The report, titled "From Hormuz to the Rupee: War, Oil and the Global Repricing of Risk," highlights the impact of the conflict on global and domestic macros and markets. The Strait of Hormuz remains "still functionally shut" and Brent trading above $100/bbl. This backdrop does not bode well for global or domestic markets.
Higher oil prices pose a significant risk to India's economy, as the country imports nearly 85% of its crude requirement. The report warns that higher oil keeps inflation risk alive, delays central-bank easing, pressures current accounts, tightens financial conditions, and weighs on risk assets, especially in energy-importing economies.
The impact of the conflict is already visible in India. As the escalation of the Iran-Israel conflict disrupted flows through the Strait of Hormuz, pushing Brent crude oil above $100/bbl, this translated into a visible "energy tax." The rupee slid to record lows near 95, and equities corrected on CAD and imported inflation concerns.
The rupee has exhibited a modest depreciation bias due to strong global dollar momentum, intermittent capital outflows, and elevated geopolitical uncertainties. However, the Reserve Bank of India has taken steps to stabilise markets. The RBI's Monetary Policy Committee maintained the policy repo rate unchanged at 5.25%, while reiterating the neutral stance, and remains prepared to respond to excessive volatility.
On trade, India's merchandise trade deficit narrowed to $20.7 billion in March 2026, helped by lower bullion and energy imports. However, risks remain elevated. The report warns that if disruptions continue, Brent is likely to hold in the $100-110 range, risking fuel price pass-through and CPI drifting above 4%. Every $10/bbl move in oil price can significantly widen the current account deficit and push inflation higher.

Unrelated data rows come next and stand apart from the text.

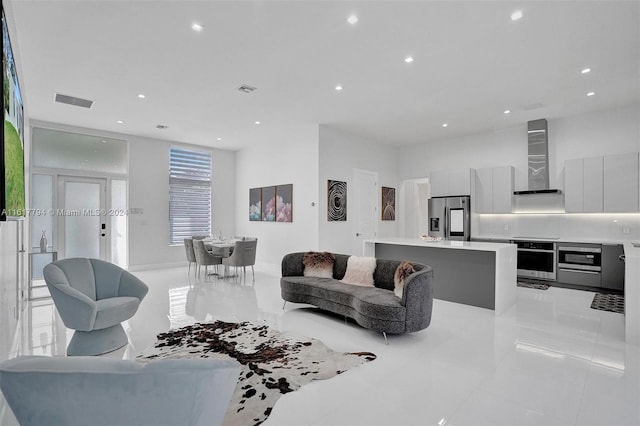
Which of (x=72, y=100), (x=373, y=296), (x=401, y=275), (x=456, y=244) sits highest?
(x=72, y=100)

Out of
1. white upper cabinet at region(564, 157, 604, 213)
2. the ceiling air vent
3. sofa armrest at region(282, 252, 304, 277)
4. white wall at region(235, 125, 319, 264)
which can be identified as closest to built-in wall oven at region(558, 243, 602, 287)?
white upper cabinet at region(564, 157, 604, 213)

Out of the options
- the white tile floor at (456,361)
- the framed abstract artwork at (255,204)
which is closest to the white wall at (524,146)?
the white tile floor at (456,361)

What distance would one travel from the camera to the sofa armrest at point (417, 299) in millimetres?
3473

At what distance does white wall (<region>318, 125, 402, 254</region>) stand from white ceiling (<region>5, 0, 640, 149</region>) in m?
0.94

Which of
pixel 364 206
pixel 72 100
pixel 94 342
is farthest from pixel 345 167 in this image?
pixel 94 342

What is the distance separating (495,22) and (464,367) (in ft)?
10.8

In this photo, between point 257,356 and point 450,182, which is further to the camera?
point 450,182

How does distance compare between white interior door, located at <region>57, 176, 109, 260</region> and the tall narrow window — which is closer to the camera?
white interior door, located at <region>57, 176, 109, 260</region>

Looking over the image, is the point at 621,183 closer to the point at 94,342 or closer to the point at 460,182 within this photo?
the point at 460,182

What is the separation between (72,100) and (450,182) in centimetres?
742

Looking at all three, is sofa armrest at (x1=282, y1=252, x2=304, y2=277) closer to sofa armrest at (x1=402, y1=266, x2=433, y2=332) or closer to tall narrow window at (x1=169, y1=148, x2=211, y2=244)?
sofa armrest at (x1=402, y1=266, x2=433, y2=332)

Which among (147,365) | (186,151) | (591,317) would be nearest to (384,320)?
(147,365)

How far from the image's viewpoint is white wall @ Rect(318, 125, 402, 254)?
7.12 m

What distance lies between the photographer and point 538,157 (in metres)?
6.64
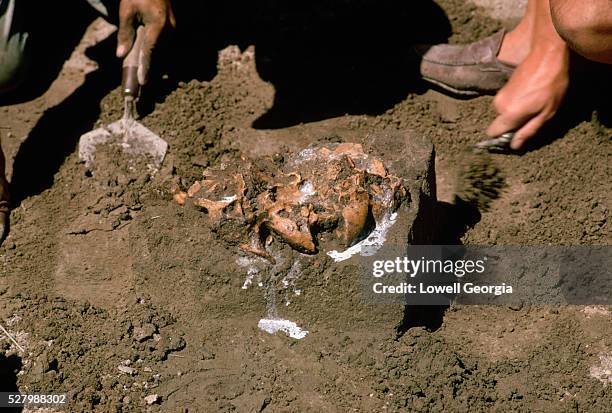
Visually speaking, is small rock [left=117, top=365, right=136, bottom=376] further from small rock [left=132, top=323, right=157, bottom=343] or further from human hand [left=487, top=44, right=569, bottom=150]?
human hand [left=487, top=44, right=569, bottom=150]

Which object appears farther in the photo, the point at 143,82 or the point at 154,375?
the point at 143,82

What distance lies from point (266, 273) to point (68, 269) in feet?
3.03

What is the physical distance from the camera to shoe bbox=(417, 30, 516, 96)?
3.54 m

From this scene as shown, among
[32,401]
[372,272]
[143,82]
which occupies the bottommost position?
[32,401]

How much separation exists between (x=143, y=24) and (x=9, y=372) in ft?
5.12

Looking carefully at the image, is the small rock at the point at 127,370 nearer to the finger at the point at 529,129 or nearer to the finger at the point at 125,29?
the finger at the point at 125,29

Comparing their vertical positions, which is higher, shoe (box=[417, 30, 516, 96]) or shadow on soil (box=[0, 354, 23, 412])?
shoe (box=[417, 30, 516, 96])

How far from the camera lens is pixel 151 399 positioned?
256 centimetres

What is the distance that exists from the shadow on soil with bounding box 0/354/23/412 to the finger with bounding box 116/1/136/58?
1.31m

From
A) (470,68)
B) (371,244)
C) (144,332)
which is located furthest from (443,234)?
(144,332)

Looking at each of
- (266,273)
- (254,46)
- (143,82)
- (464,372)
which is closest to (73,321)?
(266,273)

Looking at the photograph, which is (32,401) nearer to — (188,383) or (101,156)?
(188,383)

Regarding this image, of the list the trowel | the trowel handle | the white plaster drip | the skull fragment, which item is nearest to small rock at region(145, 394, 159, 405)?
the skull fragment

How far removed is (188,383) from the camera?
261 cm
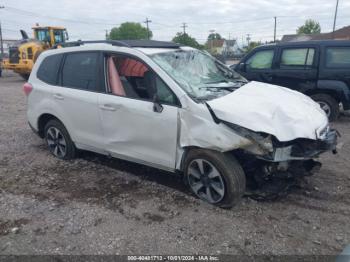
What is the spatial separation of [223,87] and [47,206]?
2593mm

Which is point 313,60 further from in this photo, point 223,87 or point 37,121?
point 37,121

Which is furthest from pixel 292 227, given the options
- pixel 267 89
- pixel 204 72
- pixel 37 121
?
pixel 37 121

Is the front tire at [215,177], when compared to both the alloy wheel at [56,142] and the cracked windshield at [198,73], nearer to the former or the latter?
the cracked windshield at [198,73]

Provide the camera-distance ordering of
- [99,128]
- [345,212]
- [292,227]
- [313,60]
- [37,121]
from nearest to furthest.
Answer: [292,227] → [345,212] → [99,128] → [37,121] → [313,60]

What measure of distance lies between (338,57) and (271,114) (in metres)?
4.87

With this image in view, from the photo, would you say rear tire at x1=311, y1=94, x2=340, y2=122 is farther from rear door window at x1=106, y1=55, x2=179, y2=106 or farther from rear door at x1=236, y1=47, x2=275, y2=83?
rear door window at x1=106, y1=55, x2=179, y2=106

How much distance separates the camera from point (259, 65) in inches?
321

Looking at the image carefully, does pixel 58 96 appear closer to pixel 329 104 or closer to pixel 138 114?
pixel 138 114

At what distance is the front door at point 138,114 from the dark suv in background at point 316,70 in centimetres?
451

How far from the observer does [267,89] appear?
430 cm

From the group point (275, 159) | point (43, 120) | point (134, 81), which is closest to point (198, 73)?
point (134, 81)

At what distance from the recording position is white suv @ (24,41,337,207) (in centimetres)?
344

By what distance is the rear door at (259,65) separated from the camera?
26.1 feet

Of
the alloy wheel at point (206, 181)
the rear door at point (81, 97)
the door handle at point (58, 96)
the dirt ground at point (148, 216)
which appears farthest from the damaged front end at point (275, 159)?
the door handle at point (58, 96)
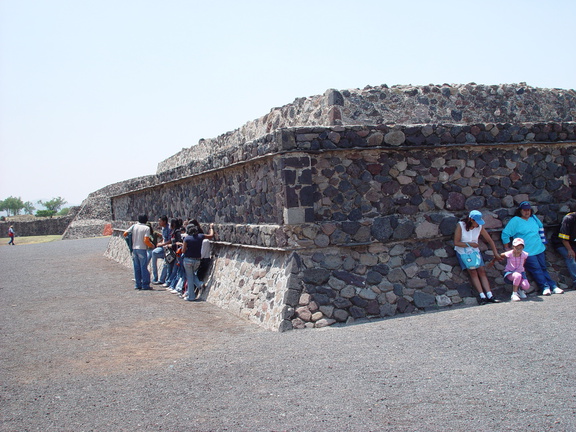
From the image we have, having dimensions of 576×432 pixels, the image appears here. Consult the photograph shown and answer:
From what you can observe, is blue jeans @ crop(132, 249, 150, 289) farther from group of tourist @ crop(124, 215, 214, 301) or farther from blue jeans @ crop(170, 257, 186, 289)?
blue jeans @ crop(170, 257, 186, 289)

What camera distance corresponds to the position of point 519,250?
8.96m

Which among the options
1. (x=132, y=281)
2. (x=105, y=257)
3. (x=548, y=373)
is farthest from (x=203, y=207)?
(x=105, y=257)

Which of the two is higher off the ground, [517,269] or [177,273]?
[517,269]

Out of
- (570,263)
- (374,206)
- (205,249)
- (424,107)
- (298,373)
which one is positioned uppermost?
(424,107)

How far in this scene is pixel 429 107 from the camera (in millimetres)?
9953

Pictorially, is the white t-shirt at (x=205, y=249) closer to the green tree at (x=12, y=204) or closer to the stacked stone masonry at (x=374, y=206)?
the stacked stone masonry at (x=374, y=206)

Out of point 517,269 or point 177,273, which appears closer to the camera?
point 517,269

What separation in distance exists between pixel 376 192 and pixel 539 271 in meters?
2.83

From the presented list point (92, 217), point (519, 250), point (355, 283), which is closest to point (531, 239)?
point (519, 250)

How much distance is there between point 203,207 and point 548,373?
8.37 meters

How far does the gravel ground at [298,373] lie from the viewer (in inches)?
188

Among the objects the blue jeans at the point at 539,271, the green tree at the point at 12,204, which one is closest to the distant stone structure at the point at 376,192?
the blue jeans at the point at 539,271

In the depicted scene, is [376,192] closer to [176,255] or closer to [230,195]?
[230,195]

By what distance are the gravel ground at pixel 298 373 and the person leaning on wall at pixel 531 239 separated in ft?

Looking ahead, the report suggests that the INR is likely to trade with a mild depreciation bias due to elevated Brent crude oil prices, evolving geopolitical risks, and a firm United States dollar. This offset relatively stable domestic fundamentals.
Read also: NTPC Targets Rs 25,000 Crore Nuclear Power Project in Bihar's Banka
Comparison of India's Merchandise Trade Deficit
| Month | Merchandise Trade Deficit |
|---|---|
| March 2026 | $20.7 billion |
| Previous Month | $22.3 billion |
| Change | ($1.6 billion) |
Note: The change in merchandise trade deficit is a decrease of $1.6 billion from the previous month.
Investor Takeaway
Investors should be cautious of potential market volatility due to rising oil prices and geopolitical tensions.